* [Ketentuan Tugas 1]:
Terjemahkan ke dalam bahasa Inggris kalimat dari bacaan tentang impor baja ini: "Asosiasi Industri Baja Konstruksi Indonesia (ISSC) mencatat banyak produk baja impor yang tidak sesuai standar beredar di dalam negeri."

== Bacaan

Konstruksi Media – “Sebuah bangsa yang tidak mampu melindungi industrinya sendiri adalah bangsa yang kehilangan martabat di mata dunia” – Lee Kuan Yew.
Di tengah hiruk pikuk pembangunan infrastruktur yang menggeliat di setiap sudut nusantara, sebuah jeritan pilu mengalun dari para pelaku industri baja konstruksi tanah air. Asosiasi Industri Baja Konstruksi Indonesia (ISSC – Indonesia Society of Steel Construction) memecah keheningan dengan seruan keras yang menggugah hati nurani bangsa: stop impor baja yang tak berstandar! Seruan ini bukanlah sekadar keluhan bisnis biasa, melainkan tangis pilu industri yang tengah digerogoti oleh banjir produk asing yang mengalir deras tanpa kendali.
Asosiasi Industri Baja Konstruksi Indonesia (ISSC) mencatat banyak produk baja impor yang tidak sesuai standar beredar di dalam negeri. Fakta ini ibarat duri dalam daging bagi para pengusaha lokal yang telah berjuang puluhan tahun membangun fondasi industri dengan standar mutu yang ketat.
Dalam diskusi terbuka di Jakarta pada 24 Juli 2025, Ketua Umum ISSC, Budi Harta Winata, menyampaikan kegelisahan yang sangat manusiawi tentang nasib para pekerja lokal, pengrajin baja kecil menengah, dan keberlanjutan industri batangan yang menjadi fondasi pembangunan nasional
Budi menegaskan, serbuan baja impor terutama dari Vietnam dan China tidak hanya soal harga murah semata. Produk struktur baja prefabrikasi atau PEB (pre engineered building) yang masuk tanpa jaminan SNI dan TKDN telah membuat produsen lokal tidak berkutik. Ia menyoroti: “Kita tidak anti-impor, tapi harus jelas. Jangan sampai proyek nasional justru dibangun dengan baja yang tidak jelas asal usul, kekuatan, dan ketahanannya”.

====
== Cuplikan Data

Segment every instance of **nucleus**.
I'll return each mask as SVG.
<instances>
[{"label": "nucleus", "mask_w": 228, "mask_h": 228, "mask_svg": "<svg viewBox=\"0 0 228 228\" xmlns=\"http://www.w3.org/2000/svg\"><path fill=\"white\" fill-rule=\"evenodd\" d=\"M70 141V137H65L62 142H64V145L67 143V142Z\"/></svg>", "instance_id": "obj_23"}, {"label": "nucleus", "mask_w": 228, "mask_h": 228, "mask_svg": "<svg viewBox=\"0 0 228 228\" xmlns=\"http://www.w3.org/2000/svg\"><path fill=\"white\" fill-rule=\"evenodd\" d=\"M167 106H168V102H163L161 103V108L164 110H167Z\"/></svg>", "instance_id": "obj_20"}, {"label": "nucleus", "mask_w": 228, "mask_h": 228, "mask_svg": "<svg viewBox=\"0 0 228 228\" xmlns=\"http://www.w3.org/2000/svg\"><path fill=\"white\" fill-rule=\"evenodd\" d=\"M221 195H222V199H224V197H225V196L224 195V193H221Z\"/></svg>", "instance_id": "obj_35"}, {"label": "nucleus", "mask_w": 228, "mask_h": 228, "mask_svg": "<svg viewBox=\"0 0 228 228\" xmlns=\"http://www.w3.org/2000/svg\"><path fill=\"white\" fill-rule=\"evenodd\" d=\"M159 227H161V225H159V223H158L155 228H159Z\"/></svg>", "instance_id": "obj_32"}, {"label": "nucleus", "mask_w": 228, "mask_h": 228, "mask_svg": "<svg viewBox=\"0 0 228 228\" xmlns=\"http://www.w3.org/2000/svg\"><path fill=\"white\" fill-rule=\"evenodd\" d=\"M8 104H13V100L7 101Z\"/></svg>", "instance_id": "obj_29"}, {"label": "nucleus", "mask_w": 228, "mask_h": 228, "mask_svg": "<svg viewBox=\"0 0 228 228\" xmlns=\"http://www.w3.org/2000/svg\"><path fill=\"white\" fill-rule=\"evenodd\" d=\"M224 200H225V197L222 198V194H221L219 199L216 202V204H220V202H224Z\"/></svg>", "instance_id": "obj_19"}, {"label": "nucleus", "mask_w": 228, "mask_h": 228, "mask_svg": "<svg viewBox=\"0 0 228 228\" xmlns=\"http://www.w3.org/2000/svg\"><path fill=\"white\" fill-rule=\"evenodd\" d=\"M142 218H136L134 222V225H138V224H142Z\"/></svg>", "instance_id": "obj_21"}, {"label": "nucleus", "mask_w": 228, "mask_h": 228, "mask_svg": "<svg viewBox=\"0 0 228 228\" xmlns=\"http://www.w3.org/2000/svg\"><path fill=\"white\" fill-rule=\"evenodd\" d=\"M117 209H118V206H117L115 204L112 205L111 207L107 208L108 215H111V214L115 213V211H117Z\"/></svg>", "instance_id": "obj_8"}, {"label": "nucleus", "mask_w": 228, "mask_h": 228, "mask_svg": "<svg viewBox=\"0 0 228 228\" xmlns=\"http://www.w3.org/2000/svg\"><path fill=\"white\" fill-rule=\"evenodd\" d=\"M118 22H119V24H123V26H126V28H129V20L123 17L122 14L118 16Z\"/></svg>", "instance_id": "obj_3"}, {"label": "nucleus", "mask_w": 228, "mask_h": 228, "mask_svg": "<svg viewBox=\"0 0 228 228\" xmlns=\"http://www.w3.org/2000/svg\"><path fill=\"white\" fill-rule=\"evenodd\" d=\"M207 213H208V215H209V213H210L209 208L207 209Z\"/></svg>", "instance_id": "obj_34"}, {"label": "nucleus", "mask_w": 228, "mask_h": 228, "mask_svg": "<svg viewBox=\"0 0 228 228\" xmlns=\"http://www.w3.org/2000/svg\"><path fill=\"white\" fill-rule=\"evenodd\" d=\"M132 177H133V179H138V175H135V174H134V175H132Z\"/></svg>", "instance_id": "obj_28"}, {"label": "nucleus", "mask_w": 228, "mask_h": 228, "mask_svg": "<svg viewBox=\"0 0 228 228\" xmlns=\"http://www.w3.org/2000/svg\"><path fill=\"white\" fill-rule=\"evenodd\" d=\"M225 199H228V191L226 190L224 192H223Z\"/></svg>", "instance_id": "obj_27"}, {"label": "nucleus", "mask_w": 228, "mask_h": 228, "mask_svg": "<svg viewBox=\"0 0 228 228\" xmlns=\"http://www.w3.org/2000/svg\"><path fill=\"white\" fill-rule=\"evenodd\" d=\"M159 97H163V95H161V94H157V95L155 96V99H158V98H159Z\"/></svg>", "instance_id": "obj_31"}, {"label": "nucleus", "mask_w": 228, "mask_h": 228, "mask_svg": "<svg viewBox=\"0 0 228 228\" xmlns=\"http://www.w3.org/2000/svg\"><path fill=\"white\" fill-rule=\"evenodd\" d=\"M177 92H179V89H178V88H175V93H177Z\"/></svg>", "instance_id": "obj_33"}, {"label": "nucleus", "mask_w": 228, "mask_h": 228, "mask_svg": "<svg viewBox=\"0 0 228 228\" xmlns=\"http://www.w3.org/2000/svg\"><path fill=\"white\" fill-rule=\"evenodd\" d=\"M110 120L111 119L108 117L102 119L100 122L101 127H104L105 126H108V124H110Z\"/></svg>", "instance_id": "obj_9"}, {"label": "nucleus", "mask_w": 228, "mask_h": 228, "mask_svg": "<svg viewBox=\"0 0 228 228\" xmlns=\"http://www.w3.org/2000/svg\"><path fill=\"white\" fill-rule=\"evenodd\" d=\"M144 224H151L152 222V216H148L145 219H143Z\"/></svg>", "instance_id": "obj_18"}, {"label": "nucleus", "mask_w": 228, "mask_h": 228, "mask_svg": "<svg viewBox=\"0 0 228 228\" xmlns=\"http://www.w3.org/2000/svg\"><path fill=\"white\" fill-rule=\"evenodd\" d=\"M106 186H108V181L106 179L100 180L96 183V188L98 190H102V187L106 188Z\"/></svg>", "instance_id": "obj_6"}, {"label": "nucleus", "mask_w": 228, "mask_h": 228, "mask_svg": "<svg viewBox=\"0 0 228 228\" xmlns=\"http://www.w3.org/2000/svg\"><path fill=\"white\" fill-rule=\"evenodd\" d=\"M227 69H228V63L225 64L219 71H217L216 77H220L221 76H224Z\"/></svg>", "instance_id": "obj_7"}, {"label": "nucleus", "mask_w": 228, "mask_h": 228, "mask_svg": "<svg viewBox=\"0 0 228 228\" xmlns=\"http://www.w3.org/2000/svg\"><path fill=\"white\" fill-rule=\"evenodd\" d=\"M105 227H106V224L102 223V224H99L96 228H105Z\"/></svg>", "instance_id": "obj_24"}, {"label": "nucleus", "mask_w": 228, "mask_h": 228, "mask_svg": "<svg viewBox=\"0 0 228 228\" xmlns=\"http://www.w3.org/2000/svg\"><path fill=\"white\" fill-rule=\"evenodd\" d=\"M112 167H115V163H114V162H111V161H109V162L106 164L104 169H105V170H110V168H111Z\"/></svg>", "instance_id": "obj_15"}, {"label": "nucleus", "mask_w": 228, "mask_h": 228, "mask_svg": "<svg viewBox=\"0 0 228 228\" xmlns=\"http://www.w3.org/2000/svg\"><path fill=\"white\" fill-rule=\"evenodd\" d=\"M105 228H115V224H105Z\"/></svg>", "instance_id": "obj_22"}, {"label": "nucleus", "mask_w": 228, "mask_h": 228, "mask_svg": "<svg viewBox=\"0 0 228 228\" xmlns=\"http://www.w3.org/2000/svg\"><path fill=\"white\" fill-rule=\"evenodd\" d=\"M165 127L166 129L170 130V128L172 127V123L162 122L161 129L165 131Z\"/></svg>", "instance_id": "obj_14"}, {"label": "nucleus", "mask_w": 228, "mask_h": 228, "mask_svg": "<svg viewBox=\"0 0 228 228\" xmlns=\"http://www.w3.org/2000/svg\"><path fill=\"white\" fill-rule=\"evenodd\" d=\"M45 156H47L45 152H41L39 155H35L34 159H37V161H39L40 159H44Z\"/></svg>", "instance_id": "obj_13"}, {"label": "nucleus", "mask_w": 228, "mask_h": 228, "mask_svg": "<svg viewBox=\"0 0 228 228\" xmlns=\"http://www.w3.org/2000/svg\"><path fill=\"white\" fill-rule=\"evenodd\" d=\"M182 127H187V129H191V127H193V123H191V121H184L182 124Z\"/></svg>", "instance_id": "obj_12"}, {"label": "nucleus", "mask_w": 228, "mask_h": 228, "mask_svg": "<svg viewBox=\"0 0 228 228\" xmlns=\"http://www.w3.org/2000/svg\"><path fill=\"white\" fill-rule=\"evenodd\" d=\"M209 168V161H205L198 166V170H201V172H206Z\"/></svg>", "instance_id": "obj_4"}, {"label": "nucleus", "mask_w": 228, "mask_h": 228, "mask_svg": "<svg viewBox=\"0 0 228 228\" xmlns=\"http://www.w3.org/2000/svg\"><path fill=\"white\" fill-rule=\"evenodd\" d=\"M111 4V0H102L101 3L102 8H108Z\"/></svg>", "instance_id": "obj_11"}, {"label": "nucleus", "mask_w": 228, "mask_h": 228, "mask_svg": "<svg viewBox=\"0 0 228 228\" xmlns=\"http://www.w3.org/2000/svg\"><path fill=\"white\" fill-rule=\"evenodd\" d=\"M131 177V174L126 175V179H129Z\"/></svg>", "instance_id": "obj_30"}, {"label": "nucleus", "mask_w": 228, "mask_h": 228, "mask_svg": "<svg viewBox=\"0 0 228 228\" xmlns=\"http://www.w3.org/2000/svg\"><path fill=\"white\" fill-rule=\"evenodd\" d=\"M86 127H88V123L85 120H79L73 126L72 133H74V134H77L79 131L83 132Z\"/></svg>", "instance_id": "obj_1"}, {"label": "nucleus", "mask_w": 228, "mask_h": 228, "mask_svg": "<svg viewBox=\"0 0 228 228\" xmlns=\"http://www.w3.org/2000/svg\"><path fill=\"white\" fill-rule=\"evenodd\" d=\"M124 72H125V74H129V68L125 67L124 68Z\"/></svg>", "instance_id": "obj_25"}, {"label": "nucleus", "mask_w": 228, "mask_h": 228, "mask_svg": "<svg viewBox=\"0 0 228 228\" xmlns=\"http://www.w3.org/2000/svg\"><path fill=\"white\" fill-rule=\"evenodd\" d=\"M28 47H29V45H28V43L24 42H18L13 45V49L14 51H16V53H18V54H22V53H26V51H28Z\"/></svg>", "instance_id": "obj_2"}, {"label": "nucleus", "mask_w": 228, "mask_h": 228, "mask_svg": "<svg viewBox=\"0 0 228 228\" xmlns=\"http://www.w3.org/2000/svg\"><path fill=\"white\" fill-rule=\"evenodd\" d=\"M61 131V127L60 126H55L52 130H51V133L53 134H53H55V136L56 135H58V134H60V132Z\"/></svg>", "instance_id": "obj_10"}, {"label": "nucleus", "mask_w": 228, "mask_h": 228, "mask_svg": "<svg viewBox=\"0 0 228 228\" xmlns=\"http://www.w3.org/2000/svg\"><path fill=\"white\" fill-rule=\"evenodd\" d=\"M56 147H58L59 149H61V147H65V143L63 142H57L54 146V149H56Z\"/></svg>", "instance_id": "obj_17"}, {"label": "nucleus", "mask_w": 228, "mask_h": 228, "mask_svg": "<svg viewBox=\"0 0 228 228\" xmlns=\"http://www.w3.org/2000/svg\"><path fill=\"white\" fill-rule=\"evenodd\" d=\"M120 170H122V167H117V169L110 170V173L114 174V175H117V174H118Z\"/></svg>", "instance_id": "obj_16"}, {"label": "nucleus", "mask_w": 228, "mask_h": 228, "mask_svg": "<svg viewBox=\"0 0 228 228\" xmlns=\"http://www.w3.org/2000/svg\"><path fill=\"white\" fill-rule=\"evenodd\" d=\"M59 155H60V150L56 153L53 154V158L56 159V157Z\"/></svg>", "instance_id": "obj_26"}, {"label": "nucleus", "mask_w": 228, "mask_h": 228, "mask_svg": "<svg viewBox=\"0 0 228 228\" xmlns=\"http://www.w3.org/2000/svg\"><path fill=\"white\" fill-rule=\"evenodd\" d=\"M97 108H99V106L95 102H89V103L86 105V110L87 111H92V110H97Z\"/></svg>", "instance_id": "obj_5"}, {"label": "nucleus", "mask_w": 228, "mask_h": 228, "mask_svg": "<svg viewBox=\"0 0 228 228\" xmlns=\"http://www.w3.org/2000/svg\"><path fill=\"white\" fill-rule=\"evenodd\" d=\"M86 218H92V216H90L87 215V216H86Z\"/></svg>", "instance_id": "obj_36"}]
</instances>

====

* [Ketentuan Tugas 2]:
Ubah baris-baris data di atas mulai dari baris pertamanya sampai baris yang memuat "<instances>". Tulis ulang hanya baris-baris itu dengan "mask" diganti "outline", tanpa mengubah bagian lain.

* [Jawaban Lengkap 1]:
The Indonesian Construction Steel Industry Association (ISSC) has recorded that many imported steel products that do not meet standards are circulating within the country.

* [Jawaban Lengkap 2]:
Segment every instance of **nucleus**.
I'll return each outline as SVG.
<instances>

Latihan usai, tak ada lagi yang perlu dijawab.